Rewrite the article on the Powell investigation from "An Investigation That" up to and including "for criminal conduct.", changing "renovation" to "remodeling".

### Selected text
⟨

The criminal investigation into Federal Reserve Chair Jerome Powell produced “essentially zero evidence,” according to the judge who reviewed it. On Friday, the Justice Department dropped it anyway.
The timing tells you everything. US Attorney for the District of Columbia Jeannine Pirro announced on X that her office was closing its probe into the Fed’s headquarters renovation project, referring the matter to the Fed’s own Office of Inspector General instead. The announcement comes with Kevin Warsh — President Donald Trump’s nominee to replace Powell — awaiting Senate confirmation, and Powell’s term as chair expiring May 15.
An Investigation That Never Found Its Footing
The DOJ probe centered on cost overruns — in the billions, per Pirro — tied to the Fed’s extensive renovation of its Washington headquarters. From the start, prosecutors struggled to articulate a basis for criminal conduct.
At a closed-door hearing in March, a prosecutor conceded the government had not yet found evidence of a crime. Judge James Boasberg subsequently quashed subpoenas issued to the Federal Reserve, calling the justification “thin and unsubstantiated.” Boasberg said prosecutors had produced “essentially zero evidence” to suspect Powell of wrongdoing.

⟩

### Information shown
⟨

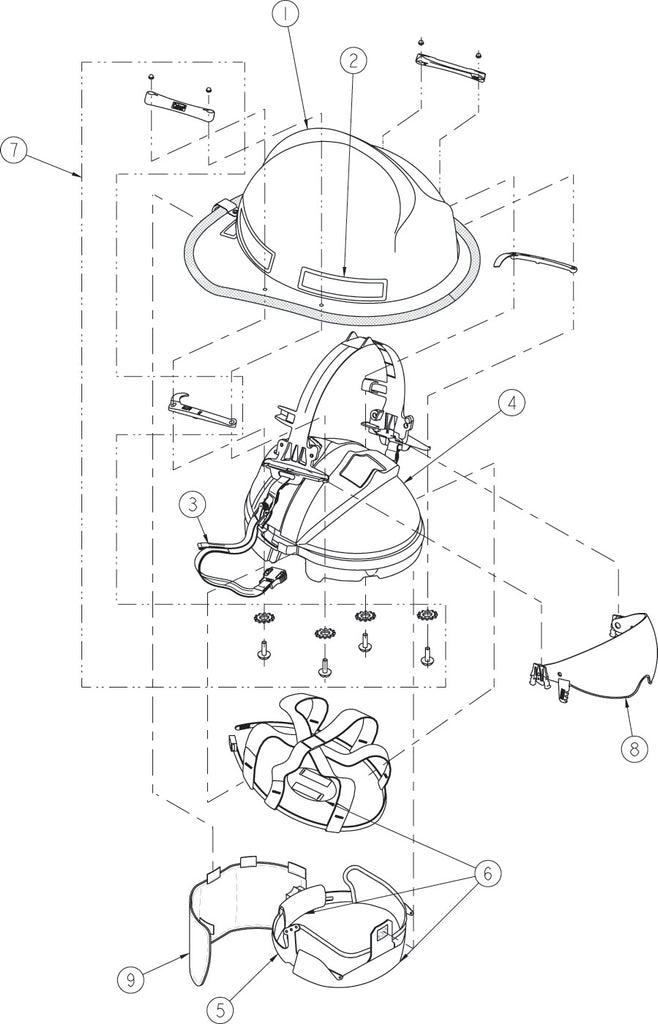 1
2
7
4
3
8
6
9
5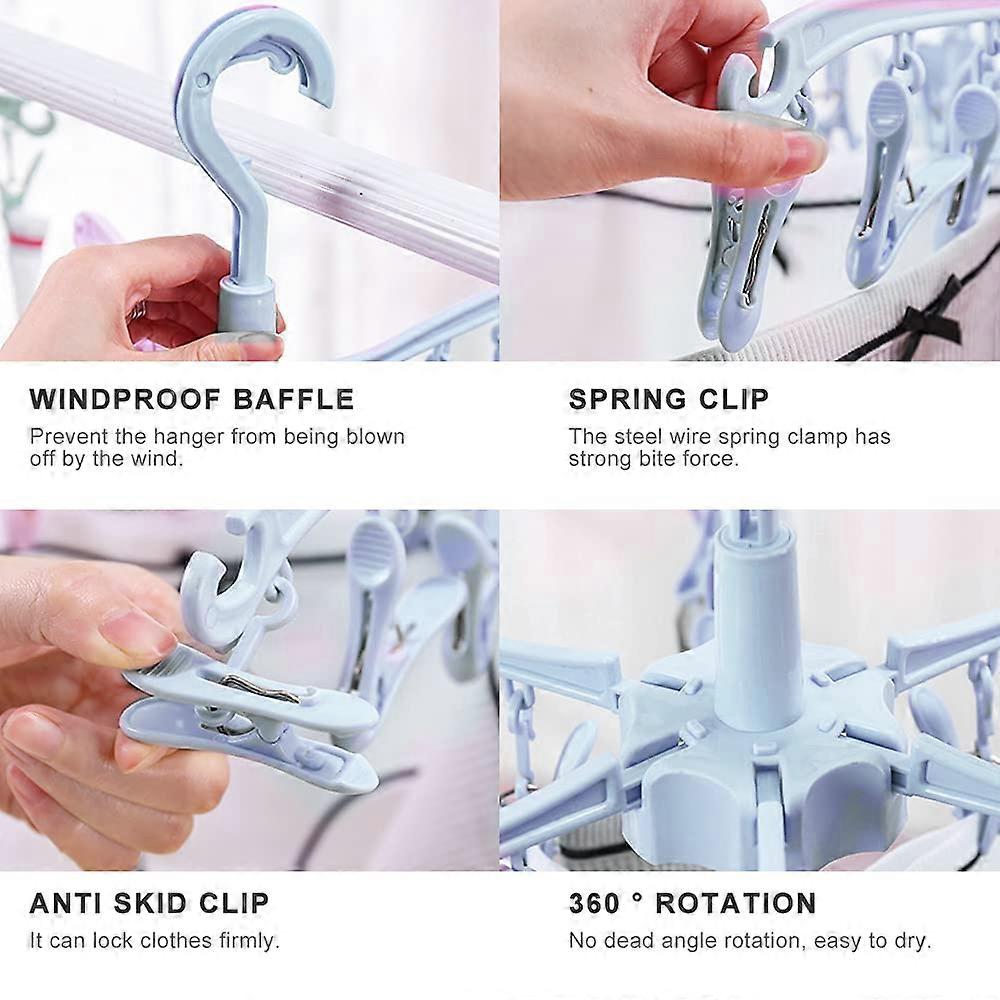 WINDPROOF BAFFLE
Prevent the hanger from being blown off by the wind.

SPRING CLIP
The steel wire spring clamp has strong bite force.

ANTI SKID CLIP
It can lock clothes firmly.

360 ° ROTATION
No dead angle rotation, easy to dry.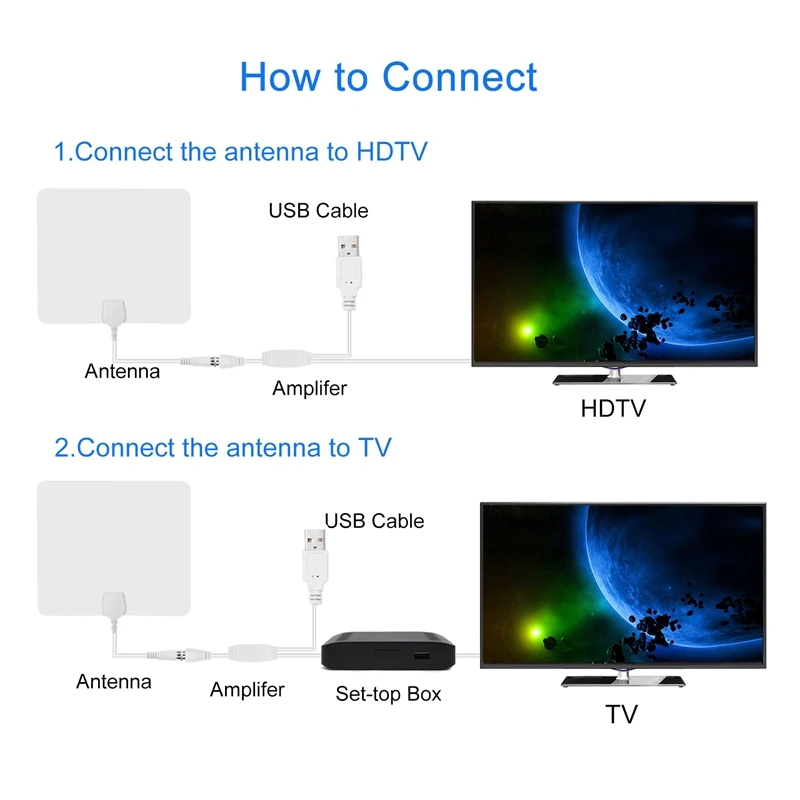 How to Connect

1.Connect the antenna to HDTV

USB Cable

Antenna

Amplifer

HDTV

2.Connect the antenna to TV

USB Cable

Antenna

Amplifer

Set-top Box

TV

⟩

### Written solution
An Investigation That Never Found Its Footing
The DOJ probe centered on cost overruns — in the billions, per Pirro — tied to the Fed’s extensive remodeling of its Washington headquarters. From the start, prosecutors struggled to articulate a basis for criminal conduct.